There seems to be a prevailing thought that somehow the Steelers need to change the way they do business if they are going to have success moving forward.
The business model put in place by Dan Rooney starting in the late 1960s apparently isn't good enough for some any longer. After all, it's been more than a decade since they last won a Super Bowl.
And the Steelers, apparently, are unchanging in their ways.
But here's the thing, the Steelers have always been adjusting the way they do things, even when Dan Rooney was still team president.
The Steelers have never and likely never will be major players on the free agent market. But they've brought in notable free agents, Kevin Greene, Jeff Hartings and James Farrior among them.
The Steelers don't believe that an NFL team can be built through free agency. They believe the main building blocks for a team has to be acquired through the draft. Free agency can be used to supplement a roster, but it can't be the main building block.
So, those worrying about the Steelers "kicking the can down the road" by pushing some of Ben Roethlisberger's 2021 cap hit into 2022 aren't trusting the process.
The Steelers have more than $170 million in available salary cap space in 2022. Pushing some of Roethlisberger's salary into 2022 was part of the team's plan all along when the organization decided to restructure his contract last spring to create cap space for the 2020 season.
The Steelers never had any intent of allowing Roethlisberger's cap hit in 2021 to be $41.25 million. The plan was to extend him to lessen that cap hit, and they'll likely do that by at least $12 million.
It's not like they'r going to go on a free agent bender in 2022. They'll resign their own impending free agents and maybe supplement their roster with an outside player or two. But it won't be 10.
That's not going to suddenly change. That's a core belief of the franchise.
What has changed in recent years is how aggressive the team has been with draft picks.
Again, there seems to be a feeling in some circles the Steelers have been unbending in their ways. But in the past three years, we've seen them send multiple picks to move up and select Devin Bush in the draft in 2018. We've also seen them send a future first-round pick to acquire Minkah Fitzpatrick.
That's not a team that's playing it safe. It was a difficult decision for Art Rooney II to go against years of precedent. And it certainly shows a willingness to think outside the box when it comes to team building.
When the Steelers traded a future first-round pick for Fitzpatrick, it was something they hadn't done since the 1960s, when the team made a habit of trading future draft picks for players.

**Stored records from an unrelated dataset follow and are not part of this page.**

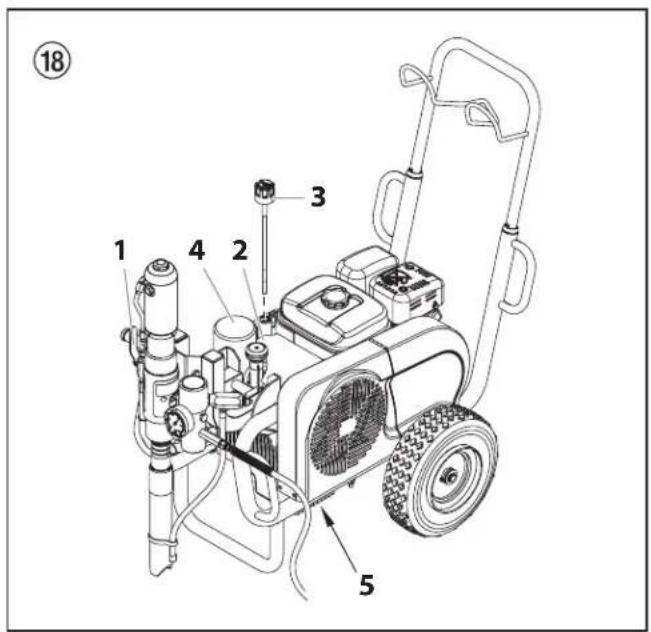 ⑱

3

1

4

2

5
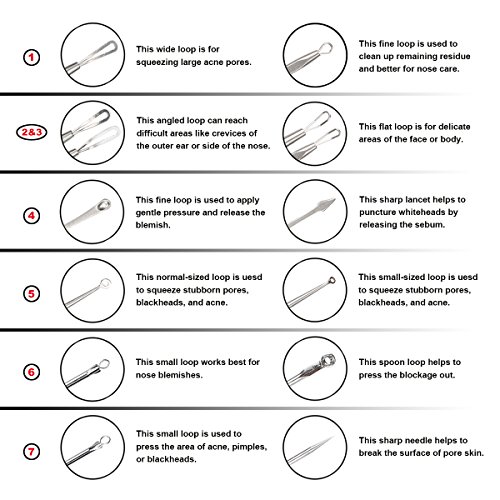 1

This wide loop is for squeezing large acne pores.

This fine loop is used to clean up remaining residue and better for nose care.

2&3

This angled loop can reach difficult areas like crevices of the outer ear or side of the nose.

This flat loop is for delicate areas of the face or body.

4

This fine loop is used to apply gentle pressure and release the blemish.

This sharp lancet helps to puncture whiteheads by releasing the sebum.

5

This normal-sized loop is uesd to squeeze stubborn pores, blackheads, and acne.

This small-sized loop is uesd to squeeze stubborn pores, blackheads, and acne.

6

This small loop works best for nose blemishes.

This spoon loop helps to press the blockage out.

7

This small loop is used to press the area of acne, pimples, or blackheads.

This sharp needle helps to break the surface of pore skin.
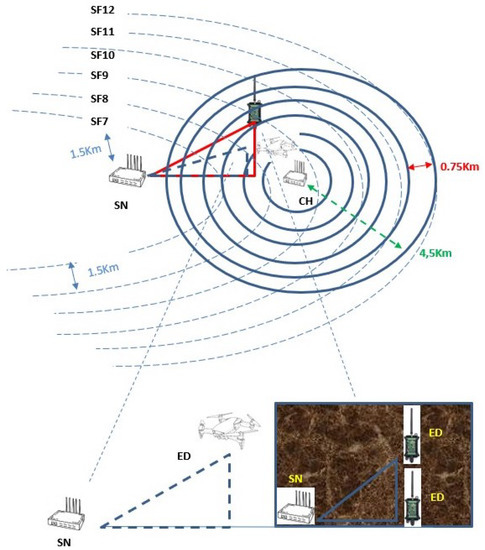 SF12
SF11
SF10
SF9
SF8
SF7
1.5Km
SN
CH
0.75Km
4,5Km
1.5Km
ED
SN
SN
ED
ED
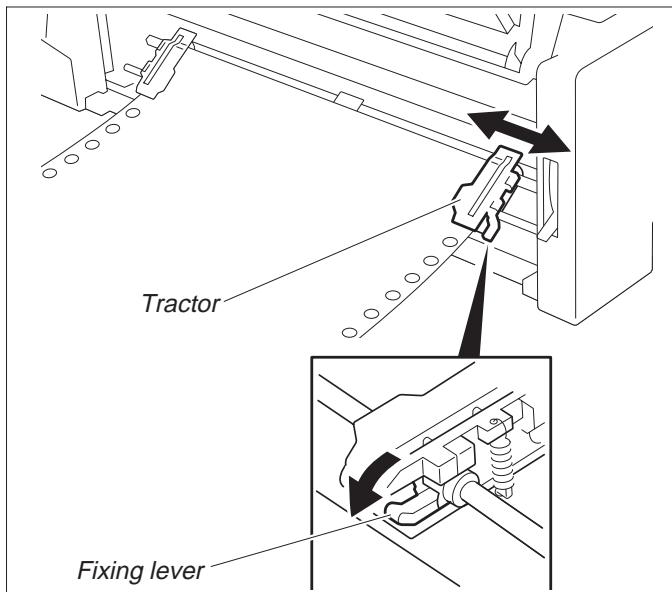 Tractor

Fixing lever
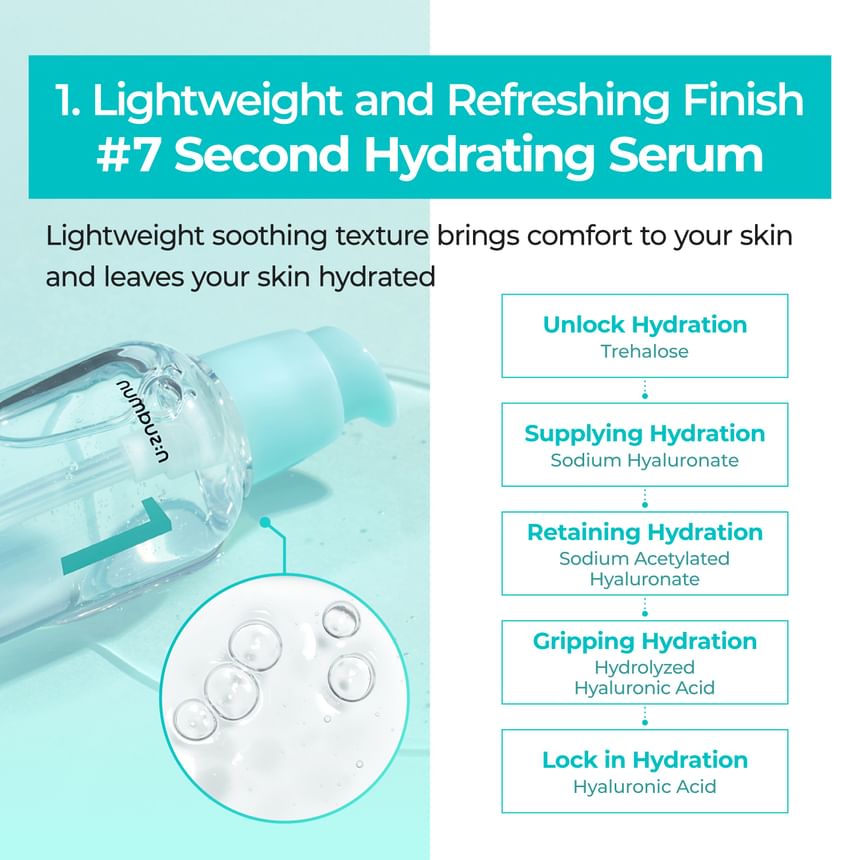 1. Lightweight and Refreshing Finish
#7 Second Hydrating Serum

Lightweight soothing texture brings comfort to your skin and leaves your skin hydrated

numbuzin
7

Unlock Hydration
Trehalose

Supplying Hydration
Sodium Hyaluronate

Retaining Hydration
Sodium Acetylated Hyaluronate

Gripping Hydration
Hydrolyzed Hyaluronic Acid

Lock in Hydration
Hyaluronic Acid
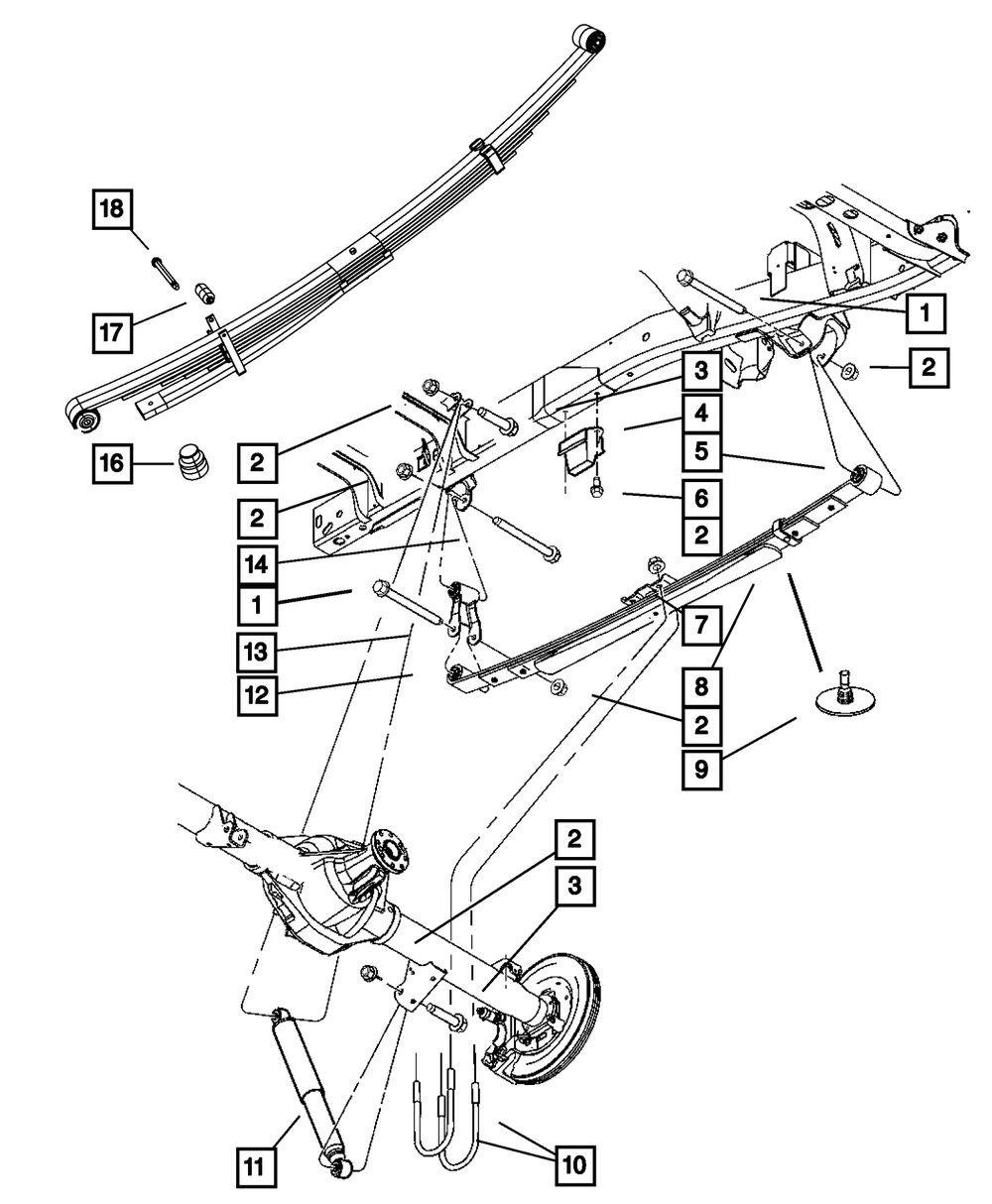 18
17
16
1
2
3
4
5
6
2
2
2
14
1
13
12
7
8
2
9
2
3
11
10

It was something Dan Rooney learned after watching the Steelers mortgage their future time after time in the late 1950s and throughout the 1960s. From 1958 through 1967, the Steelers did not have a first-round draft pick six times, having traded them away for veteran players.

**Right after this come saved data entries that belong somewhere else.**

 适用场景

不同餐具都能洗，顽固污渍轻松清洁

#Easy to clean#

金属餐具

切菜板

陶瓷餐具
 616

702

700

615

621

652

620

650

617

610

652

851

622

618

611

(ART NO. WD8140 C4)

It got them four winning records in that 10-year span, but it didn't produce a single first-place finish, which in those days was the only way you made the postseason.
It wasn't until the Steelers stopped trading away their future first-round picks that they started to build a consistent winner. And that is and always will be the plan.
The Steelers want to compete for a championship every year. Part of competing for a championship is first making the playoffs. And if you make the postseason, you are, indeed, competing for the championship.
"We're going to try and build a championship team to go into next year," Art Rooney said last week. "Whether we can do that or not remains to be seen, but we're not going to sit here and say, 'Okay, we're three years away.' We're just not going to look at it that way. We're going to put the best team on the field that we can next year and do our best to compete to, number one, win that division and move on."
The Steelers did that in 2020. They fell short of that goal. They'll try again in 2021. It's what they do.
There are no "rebuilding plans." They won't trade Fitzpatrick or T.J. Watt or Cam Heyward or any of their other stars for future draft picks or to help them acquire a veteran quarterback. They aren't interested in having a few down years to rebuild their roster.
They try to win each year and make their roster better while doing so.
Obviously, it doesn't always work out. Only one team gets to raise the Lombardi Trophy each year. And each year is viewed differently on its own merit.
Whether you believe it or not, the Steelers have a plan. And they'll stick with it.
Doesn't mean it's always the right plan, but it's a definitive plan.
They don't overreact to anything and make knee-jerk decisions. It's always about the big picture. That's why, year in and year out, this franchise is a contender.
Since the Steelers last won a Super Bowl at the end of the 2008 season, nine other franchises have won a championship, with the Patriots the only team to do it more than once. Compare that to the period after the Steelers won the Super Bowl at the end of the 1979 season. In the next 12 years after that, only six teams won the championship.
So it's not like anyone other than New England has had sustained success during that period. Sure, the Chiefs could change that next Sunday, but they haven't done it yet.
In the free agent era, things can change quickly. Teams don't stay the same. And neither will the Steelers. Or the Ravens. Or the Browns.
But history shows the Steelers deserve the trust to get their current roster-building situation right as much as, if not more than, many of the other teams around the league.